=== Aim of the exercise ===
Reproduce the records word for word, starting at the beginning and ending at the line that contains "2.07 metres", with both ends included. Leave the pictures out.

[START OF Source records]

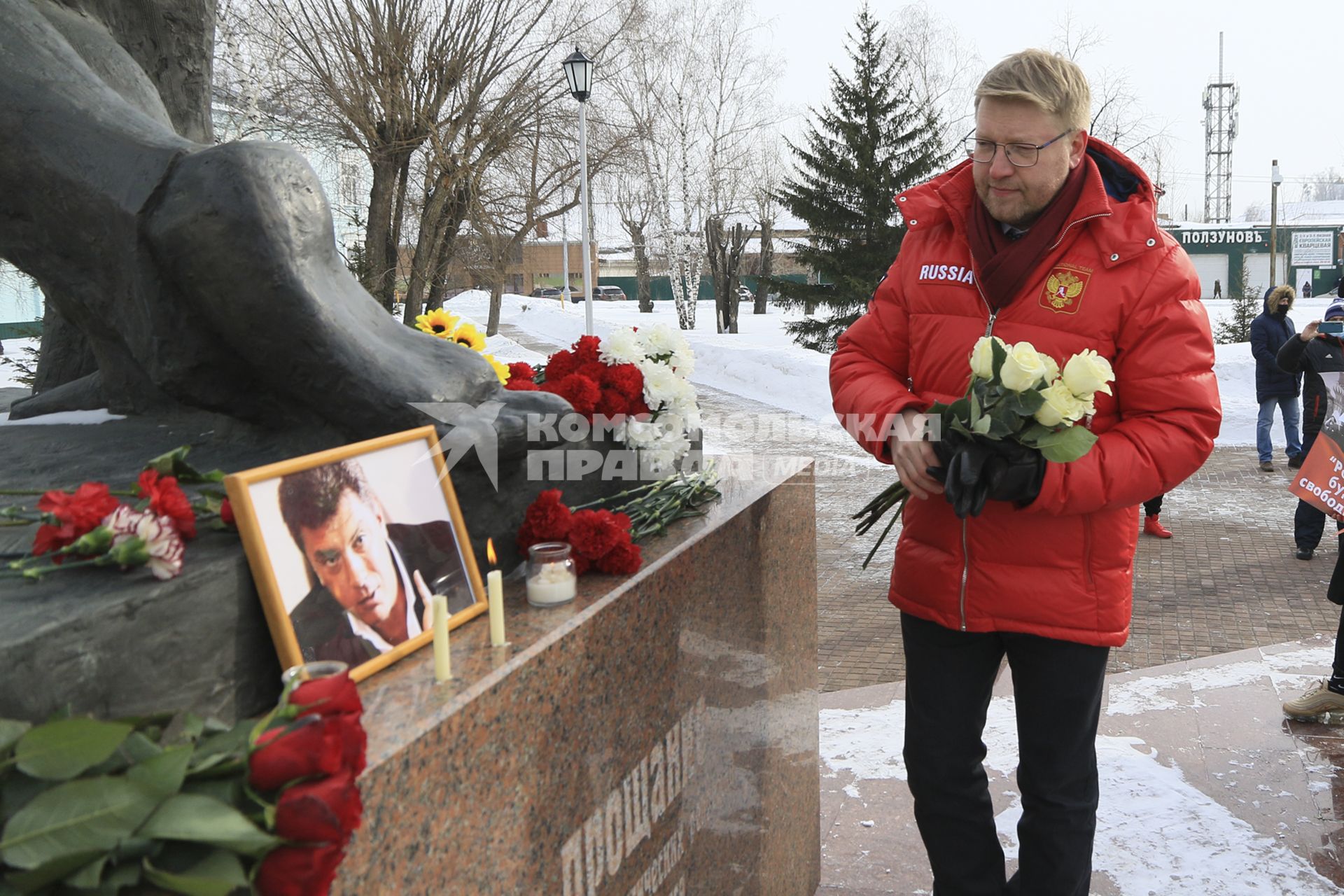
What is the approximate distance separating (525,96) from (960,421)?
38.3 feet

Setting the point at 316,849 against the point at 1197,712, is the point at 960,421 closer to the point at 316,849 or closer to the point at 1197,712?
the point at 316,849

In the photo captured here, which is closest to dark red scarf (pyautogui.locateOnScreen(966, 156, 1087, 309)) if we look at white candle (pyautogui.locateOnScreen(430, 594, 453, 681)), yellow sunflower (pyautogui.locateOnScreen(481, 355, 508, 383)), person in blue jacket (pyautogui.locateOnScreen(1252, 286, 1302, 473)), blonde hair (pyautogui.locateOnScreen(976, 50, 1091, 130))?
blonde hair (pyautogui.locateOnScreen(976, 50, 1091, 130))

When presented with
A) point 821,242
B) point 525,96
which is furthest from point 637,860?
point 821,242

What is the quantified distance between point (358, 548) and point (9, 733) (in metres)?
0.63

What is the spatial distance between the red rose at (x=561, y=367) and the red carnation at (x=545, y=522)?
0.55 meters

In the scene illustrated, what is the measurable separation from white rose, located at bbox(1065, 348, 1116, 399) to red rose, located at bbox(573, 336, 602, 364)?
1.20m

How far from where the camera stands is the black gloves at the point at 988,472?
2.07 metres

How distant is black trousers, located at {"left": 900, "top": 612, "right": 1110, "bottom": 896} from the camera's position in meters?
2.32

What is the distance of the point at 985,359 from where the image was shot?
2.03 m

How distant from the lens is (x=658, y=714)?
7.61 ft

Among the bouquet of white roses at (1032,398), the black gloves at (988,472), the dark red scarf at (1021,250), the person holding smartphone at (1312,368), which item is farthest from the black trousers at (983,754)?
the person holding smartphone at (1312,368)

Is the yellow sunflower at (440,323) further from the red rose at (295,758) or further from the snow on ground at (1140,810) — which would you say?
the snow on ground at (1140,810)

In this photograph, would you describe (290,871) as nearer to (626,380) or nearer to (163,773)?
(163,773)

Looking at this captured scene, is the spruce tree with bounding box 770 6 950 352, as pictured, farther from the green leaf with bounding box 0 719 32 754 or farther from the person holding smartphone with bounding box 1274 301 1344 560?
the green leaf with bounding box 0 719 32 754
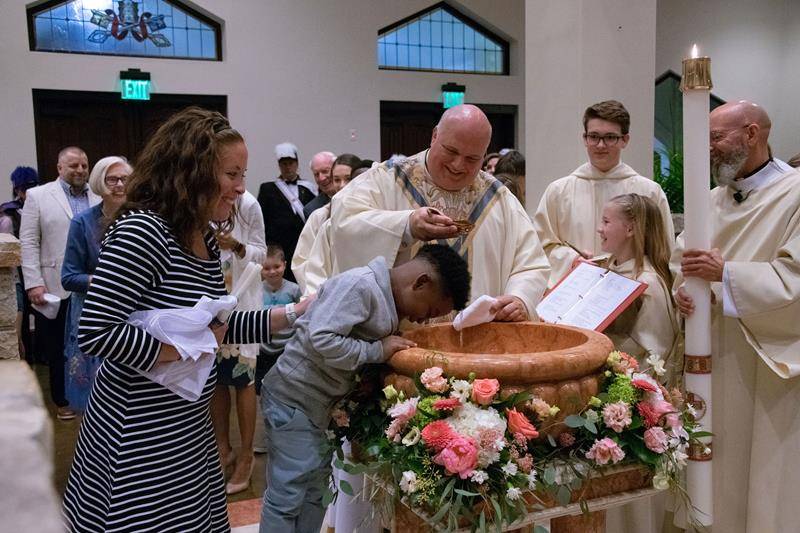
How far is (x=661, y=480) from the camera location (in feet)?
5.58

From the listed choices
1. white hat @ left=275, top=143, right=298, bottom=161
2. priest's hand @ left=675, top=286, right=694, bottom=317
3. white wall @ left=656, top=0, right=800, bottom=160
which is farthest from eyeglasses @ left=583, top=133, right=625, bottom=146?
white wall @ left=656, top=0, right=800, bottom=160

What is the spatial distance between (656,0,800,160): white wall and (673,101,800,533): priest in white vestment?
7986 mm

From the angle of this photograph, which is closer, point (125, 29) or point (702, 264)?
point (702, 264)

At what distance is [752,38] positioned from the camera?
34.4 feet

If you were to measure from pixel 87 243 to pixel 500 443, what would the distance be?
2.63 meters

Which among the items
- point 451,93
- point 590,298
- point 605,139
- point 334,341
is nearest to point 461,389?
point 334,341

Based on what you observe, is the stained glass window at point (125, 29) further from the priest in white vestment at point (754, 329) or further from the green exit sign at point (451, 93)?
the priest in white vestment at point (754, 329)

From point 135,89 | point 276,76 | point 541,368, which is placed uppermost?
point 276,76

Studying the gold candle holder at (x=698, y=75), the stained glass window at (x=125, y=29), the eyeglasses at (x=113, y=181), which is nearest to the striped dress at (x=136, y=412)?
the gold candle holder at (x=698, y=75)

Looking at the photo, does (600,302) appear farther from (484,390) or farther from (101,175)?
(101,175)

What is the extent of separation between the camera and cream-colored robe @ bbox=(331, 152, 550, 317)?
2512 mm

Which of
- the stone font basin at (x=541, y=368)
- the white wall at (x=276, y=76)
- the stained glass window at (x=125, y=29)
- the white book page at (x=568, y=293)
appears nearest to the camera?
the stone font basin at (x=541, y=368)

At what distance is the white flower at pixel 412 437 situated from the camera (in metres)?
1.56

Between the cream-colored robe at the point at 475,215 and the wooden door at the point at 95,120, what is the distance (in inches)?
228
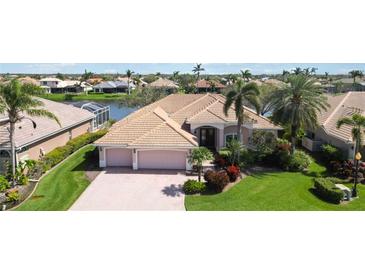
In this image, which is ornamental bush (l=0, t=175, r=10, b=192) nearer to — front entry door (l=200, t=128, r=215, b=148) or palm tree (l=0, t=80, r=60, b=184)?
palm tree (l=0, t=80, r=60, b=184)

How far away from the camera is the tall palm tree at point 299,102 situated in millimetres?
22531

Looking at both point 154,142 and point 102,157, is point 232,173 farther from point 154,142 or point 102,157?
point 102,157

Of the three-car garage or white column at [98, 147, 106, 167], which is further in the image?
white column at [98, 147, 106, 167]

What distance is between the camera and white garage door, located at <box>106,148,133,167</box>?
22438 millimetres

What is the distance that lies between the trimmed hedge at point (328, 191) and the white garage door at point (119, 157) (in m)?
12.1

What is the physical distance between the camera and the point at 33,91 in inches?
714

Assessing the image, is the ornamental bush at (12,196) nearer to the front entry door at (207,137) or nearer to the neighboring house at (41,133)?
the neighboring house at (41,133)

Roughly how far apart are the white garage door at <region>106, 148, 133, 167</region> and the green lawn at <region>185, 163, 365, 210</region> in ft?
22.1

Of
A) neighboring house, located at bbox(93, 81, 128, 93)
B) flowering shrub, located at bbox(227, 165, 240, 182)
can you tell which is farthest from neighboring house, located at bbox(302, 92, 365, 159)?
neighboring house, located at bbox(93, 81, 128, 93)

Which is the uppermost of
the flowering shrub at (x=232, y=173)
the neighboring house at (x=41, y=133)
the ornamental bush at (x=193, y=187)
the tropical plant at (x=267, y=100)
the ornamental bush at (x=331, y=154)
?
the tropical plant at (x=267, y=100)

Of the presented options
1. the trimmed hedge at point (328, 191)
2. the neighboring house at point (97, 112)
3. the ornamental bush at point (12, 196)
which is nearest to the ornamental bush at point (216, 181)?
the trimmed hedge at point (328, 191)

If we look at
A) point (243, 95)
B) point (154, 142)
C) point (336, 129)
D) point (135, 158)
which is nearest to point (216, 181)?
point (154, 142)

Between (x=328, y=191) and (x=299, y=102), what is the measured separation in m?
7.71

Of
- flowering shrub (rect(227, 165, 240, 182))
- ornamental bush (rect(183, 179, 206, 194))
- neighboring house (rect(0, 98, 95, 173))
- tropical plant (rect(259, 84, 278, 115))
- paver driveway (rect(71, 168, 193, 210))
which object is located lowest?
paver driveway (rect(71, 168, 193, 210))
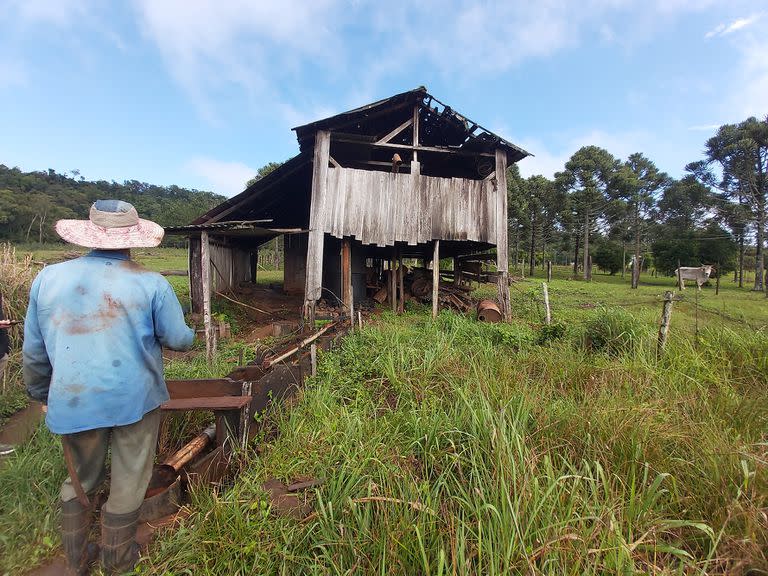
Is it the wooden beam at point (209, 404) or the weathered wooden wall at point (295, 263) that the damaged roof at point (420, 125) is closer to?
the weathered wooden wall at point (295, 263)

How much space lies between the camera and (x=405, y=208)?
9016mm

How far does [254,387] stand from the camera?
3023 millimetres

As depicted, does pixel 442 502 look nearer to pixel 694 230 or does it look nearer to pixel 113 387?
pixel 113 387

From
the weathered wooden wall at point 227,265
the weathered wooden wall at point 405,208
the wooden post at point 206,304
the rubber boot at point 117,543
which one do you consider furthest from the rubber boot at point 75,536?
the weathered wooden wall at point 227,265

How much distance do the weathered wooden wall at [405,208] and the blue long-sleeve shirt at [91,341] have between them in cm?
660

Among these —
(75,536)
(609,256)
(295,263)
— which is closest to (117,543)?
(75,536)

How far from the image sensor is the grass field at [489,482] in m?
1.76

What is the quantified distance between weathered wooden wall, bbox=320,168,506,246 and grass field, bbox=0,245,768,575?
516 centimetres

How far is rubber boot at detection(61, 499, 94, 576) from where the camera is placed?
1902 mm

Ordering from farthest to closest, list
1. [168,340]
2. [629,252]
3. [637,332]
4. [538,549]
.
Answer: [629,252]
[637,332]
[168,340]
[538,549]

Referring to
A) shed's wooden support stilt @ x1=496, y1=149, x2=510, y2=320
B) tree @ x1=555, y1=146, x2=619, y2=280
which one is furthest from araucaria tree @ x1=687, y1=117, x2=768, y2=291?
shed's wooden support stilt @ x1=496, y1=149, x2=510, y2=320

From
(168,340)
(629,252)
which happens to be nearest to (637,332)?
(168,340)

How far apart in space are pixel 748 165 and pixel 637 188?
6.48 meters

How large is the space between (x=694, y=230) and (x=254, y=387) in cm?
4155
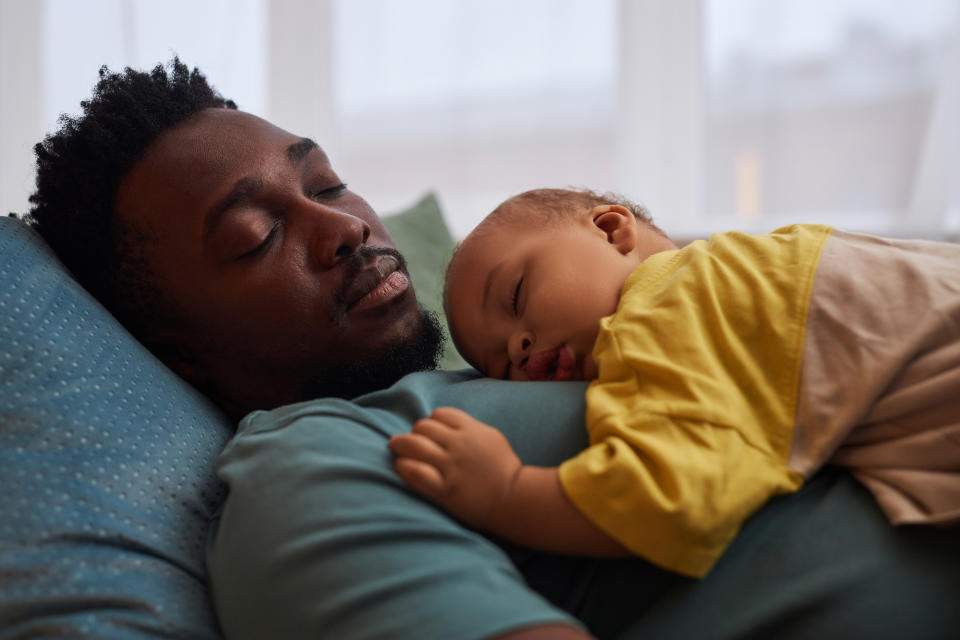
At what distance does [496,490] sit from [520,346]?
0.89 feet

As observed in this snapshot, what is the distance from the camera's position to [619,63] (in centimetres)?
247

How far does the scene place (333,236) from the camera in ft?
3.66

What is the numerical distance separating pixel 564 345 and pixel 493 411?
0.16 meters

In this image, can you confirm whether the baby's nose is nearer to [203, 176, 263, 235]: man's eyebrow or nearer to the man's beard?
the man's beard

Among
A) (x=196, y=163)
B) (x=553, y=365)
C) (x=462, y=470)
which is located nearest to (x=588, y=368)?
(x=553, y=365)

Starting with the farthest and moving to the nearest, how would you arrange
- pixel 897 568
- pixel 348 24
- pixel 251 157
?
pixel 348 24
pixel 251 157
pixel 897 568

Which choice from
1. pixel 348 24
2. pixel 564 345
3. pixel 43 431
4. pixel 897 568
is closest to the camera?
pixel 897 568

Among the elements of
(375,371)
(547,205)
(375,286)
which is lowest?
(375,371)

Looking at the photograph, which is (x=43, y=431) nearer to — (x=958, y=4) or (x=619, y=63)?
(x=619, y=63)

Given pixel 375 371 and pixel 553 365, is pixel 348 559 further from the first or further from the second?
pixel 375 371

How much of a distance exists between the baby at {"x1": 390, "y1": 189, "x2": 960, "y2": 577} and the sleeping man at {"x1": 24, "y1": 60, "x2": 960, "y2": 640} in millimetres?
37

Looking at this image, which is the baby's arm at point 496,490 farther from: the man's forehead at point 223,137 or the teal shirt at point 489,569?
the man's forehead at point 223,137

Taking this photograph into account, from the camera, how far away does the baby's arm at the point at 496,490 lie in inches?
26.6

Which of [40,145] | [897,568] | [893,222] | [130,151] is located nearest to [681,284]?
[897,568]
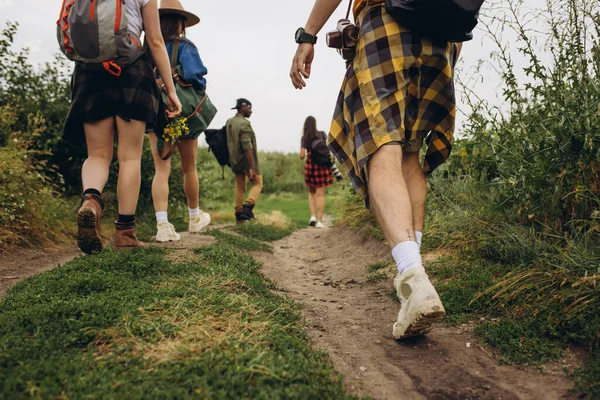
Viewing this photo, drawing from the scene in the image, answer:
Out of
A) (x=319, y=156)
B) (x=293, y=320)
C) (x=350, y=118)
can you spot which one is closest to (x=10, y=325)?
(x=293, y=320)

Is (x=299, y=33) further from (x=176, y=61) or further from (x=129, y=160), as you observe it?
(x=176, y=61)

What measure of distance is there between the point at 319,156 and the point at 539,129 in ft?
20.4

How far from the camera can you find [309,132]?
8844mm

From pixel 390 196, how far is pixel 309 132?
7.03 m

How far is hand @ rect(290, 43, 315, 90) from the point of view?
2.21 m

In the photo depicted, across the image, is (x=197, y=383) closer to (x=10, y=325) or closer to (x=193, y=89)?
→ (x=10, y=325)

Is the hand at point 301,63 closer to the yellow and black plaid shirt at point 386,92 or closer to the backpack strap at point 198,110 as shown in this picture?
the yellow and black plaid shirt at point 386,92

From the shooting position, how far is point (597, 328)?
66.7 inches

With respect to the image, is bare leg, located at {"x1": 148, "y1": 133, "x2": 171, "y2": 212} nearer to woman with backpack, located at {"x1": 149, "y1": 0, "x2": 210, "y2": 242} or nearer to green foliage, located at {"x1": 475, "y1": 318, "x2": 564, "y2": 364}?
woman with backpack, located at {"x1": 149, "y1": 0, "x2": 210, "y2": 242}

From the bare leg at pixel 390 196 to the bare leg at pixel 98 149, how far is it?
184cm

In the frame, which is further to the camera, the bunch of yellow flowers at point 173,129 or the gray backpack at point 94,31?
the bunch of yellow flowers at point 173,129

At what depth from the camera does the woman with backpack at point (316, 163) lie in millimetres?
8766

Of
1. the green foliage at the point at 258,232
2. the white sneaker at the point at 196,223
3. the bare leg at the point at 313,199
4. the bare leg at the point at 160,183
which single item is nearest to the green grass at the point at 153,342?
the bare leg at the point at 160,183

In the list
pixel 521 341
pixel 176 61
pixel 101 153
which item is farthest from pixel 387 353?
Result: pixel 176 61
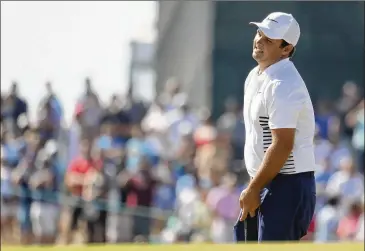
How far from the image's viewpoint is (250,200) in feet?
19.2

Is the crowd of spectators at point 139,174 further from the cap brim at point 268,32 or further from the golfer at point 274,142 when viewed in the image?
the cap brim at point 268,32

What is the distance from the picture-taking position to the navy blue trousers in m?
5.89

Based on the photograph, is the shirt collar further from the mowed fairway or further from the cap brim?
the mowed fairway

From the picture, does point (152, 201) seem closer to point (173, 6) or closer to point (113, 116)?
point (113, 116)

[END OF Source records]

=== Task output ===
What is the approximate distance separating (525,96) from (960,421)?
38.3 feet

Setting the point at 316,849 against the point at 1197,712, is the point at 960,421 closer to the point at 316,849 or closer to the point at 1197,712?
the point at 316,849

In the photo captured here, which is closest to dark red scarf (pyautogui.locateOnScreen(966, 156, 1087, 309)) if we look at white candle (pyautogui.locateOnScreen(430, 594, 453, 681)), yellow sunflower (pyautogui.locateOnScreen(481, 355, 508, 383)), person in blue jacket (pyautogui.locateOnScreen(1252, 286, 1302, 473)), blonde hair (pyautogui.locateOnScreen(976, 50, 1091, 130))?
blonde hair (pyautogui.locateOnScreen(976, 50, 1091, 130))

When presented with
A) point 821,242
B) point 525,96
which is furthest from point 637,860?
point 821,242

What is the quantified distance between point (358, 548) and point (9, 733) (in metres)?
0.63

What is the spatial distance between the red rose at (x=561, y=367) and the red carnation at (x=545, y=522)?
0.55 meters

In the scene illustrated, what is the measurable separation from white rose, located at bbox(1065, 348, 1116, 399) to red rose, located at bbox(573, 336, 602, 364)?
1.20m

How far from where the camera stands is the black gloves at the point at 988,472?
2.07 metres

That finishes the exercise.